** DATA SUPPLIED follows **

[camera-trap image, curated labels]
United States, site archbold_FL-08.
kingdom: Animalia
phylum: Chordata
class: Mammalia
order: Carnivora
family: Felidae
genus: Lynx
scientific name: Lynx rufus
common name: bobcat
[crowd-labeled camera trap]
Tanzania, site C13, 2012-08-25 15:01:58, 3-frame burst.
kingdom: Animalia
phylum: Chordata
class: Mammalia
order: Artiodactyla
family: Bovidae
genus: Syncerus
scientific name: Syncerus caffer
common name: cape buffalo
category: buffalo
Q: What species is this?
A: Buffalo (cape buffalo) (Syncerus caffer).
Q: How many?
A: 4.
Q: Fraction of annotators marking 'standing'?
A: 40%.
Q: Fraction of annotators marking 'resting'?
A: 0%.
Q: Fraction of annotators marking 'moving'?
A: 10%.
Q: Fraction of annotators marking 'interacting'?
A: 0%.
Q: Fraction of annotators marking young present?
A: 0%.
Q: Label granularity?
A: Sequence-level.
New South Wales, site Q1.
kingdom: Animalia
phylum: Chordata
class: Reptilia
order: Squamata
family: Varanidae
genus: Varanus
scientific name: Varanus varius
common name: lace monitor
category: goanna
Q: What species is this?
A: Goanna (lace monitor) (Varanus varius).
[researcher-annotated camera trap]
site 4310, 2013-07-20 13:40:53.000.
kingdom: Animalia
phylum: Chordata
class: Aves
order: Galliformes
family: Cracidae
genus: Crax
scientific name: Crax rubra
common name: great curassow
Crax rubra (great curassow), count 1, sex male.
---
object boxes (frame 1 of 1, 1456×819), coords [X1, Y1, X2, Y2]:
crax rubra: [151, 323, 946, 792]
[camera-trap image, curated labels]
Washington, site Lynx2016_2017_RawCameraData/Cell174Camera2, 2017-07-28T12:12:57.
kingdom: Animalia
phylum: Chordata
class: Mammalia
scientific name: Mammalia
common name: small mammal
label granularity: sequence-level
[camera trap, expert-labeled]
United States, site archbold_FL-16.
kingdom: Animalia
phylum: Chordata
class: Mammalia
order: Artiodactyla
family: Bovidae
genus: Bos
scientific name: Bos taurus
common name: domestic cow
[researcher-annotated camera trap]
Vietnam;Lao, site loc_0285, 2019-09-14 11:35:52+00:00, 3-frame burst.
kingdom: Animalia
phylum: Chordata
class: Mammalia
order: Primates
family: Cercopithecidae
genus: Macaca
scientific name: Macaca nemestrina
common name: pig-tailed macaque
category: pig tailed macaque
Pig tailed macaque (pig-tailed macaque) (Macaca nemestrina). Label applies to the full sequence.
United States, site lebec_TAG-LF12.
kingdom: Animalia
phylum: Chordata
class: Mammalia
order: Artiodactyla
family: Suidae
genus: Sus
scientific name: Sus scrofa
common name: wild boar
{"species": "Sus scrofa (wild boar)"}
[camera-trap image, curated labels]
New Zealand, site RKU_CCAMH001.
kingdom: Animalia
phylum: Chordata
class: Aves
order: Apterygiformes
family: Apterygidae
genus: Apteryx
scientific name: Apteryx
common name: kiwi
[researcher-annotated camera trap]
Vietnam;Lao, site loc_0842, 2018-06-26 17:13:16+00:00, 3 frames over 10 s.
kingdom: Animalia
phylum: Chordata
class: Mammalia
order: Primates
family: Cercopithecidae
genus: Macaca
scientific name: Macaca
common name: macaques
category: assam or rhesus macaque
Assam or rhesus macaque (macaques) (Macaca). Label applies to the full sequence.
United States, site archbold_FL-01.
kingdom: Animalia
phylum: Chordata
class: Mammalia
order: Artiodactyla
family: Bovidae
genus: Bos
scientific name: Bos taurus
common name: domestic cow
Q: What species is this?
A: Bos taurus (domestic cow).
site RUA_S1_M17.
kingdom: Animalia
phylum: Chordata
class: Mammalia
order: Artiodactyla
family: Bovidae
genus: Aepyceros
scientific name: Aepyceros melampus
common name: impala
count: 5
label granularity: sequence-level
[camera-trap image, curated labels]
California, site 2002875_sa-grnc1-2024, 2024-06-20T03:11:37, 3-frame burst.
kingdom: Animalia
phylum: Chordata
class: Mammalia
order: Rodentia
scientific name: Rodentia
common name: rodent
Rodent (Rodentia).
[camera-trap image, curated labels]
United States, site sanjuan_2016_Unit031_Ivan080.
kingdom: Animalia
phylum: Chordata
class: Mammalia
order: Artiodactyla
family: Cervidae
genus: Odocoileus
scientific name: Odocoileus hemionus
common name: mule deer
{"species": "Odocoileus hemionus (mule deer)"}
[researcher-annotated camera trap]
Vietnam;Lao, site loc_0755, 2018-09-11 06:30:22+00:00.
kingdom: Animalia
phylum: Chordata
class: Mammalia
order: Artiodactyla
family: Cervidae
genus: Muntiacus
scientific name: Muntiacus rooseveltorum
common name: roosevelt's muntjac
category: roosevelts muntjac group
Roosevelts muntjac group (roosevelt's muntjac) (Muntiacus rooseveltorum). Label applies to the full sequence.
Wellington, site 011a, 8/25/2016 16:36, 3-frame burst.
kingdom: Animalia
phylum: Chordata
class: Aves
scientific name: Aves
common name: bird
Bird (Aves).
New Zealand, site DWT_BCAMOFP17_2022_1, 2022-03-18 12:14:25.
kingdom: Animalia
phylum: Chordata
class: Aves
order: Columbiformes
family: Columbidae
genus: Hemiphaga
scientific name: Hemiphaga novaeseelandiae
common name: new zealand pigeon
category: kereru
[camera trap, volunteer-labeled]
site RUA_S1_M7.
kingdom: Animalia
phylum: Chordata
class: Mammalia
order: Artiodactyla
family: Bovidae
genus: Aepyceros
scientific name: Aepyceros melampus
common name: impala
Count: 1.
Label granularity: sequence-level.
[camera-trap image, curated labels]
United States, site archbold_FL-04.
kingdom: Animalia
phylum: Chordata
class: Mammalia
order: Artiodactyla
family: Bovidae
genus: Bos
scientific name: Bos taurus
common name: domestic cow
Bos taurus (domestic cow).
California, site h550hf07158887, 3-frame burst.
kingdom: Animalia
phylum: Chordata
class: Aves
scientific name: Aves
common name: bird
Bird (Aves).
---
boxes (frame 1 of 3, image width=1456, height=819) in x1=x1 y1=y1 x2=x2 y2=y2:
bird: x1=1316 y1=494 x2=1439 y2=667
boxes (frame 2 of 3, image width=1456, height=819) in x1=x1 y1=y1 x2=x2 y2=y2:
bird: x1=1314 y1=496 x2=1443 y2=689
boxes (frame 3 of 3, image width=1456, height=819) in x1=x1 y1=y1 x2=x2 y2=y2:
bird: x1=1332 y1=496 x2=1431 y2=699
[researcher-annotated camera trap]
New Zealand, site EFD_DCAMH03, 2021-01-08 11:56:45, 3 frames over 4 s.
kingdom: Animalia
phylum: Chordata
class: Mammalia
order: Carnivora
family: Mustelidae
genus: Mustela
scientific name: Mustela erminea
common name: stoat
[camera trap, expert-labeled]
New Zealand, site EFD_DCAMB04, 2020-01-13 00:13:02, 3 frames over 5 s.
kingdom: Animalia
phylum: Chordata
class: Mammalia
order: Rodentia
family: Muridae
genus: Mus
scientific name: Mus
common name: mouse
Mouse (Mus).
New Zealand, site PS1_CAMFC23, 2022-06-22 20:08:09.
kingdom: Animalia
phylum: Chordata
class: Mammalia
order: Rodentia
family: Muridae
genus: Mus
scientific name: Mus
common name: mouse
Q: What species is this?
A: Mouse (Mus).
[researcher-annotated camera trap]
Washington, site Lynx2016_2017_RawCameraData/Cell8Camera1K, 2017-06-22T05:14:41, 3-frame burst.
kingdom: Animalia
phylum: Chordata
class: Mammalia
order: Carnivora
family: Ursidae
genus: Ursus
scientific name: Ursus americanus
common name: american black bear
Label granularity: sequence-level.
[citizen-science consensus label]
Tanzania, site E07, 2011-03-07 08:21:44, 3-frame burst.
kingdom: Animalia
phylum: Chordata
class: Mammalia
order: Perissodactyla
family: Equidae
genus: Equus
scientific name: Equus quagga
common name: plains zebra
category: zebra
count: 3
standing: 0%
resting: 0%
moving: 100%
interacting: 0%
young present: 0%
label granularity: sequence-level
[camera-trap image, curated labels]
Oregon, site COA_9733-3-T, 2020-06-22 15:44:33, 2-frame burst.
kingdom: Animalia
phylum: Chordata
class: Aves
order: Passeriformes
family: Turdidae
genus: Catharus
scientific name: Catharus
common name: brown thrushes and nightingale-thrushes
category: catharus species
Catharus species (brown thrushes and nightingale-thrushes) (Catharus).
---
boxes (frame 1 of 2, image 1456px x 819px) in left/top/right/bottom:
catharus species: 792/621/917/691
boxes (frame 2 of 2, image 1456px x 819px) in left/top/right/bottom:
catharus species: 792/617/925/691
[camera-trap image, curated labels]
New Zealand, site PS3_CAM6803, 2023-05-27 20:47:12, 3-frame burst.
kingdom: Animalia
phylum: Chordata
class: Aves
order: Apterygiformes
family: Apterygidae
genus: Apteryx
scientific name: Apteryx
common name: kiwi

** End of DATA SUPPLIED **

WHAT NEEDS TO BE DONE. If a line falls between the first line of the data above and the line holding "Tanzania, site C13, 2012-08-25", inclusive, retype it exactly; retype no other line.

OUTPUT.
[camera-trap image, curated labels]
United States, site archbold_FL-08.
kingdom: Animalia
phylum: Chordata
class: Mammalia
order: Carnivora
family: Felidae
genus: Lynx
scientific name: Lynx rufus
common name: bobcat
[crowd-labeled camera trap]
Tanzania, site C13, 2012-08-25 15:01:58, 3-frame burst.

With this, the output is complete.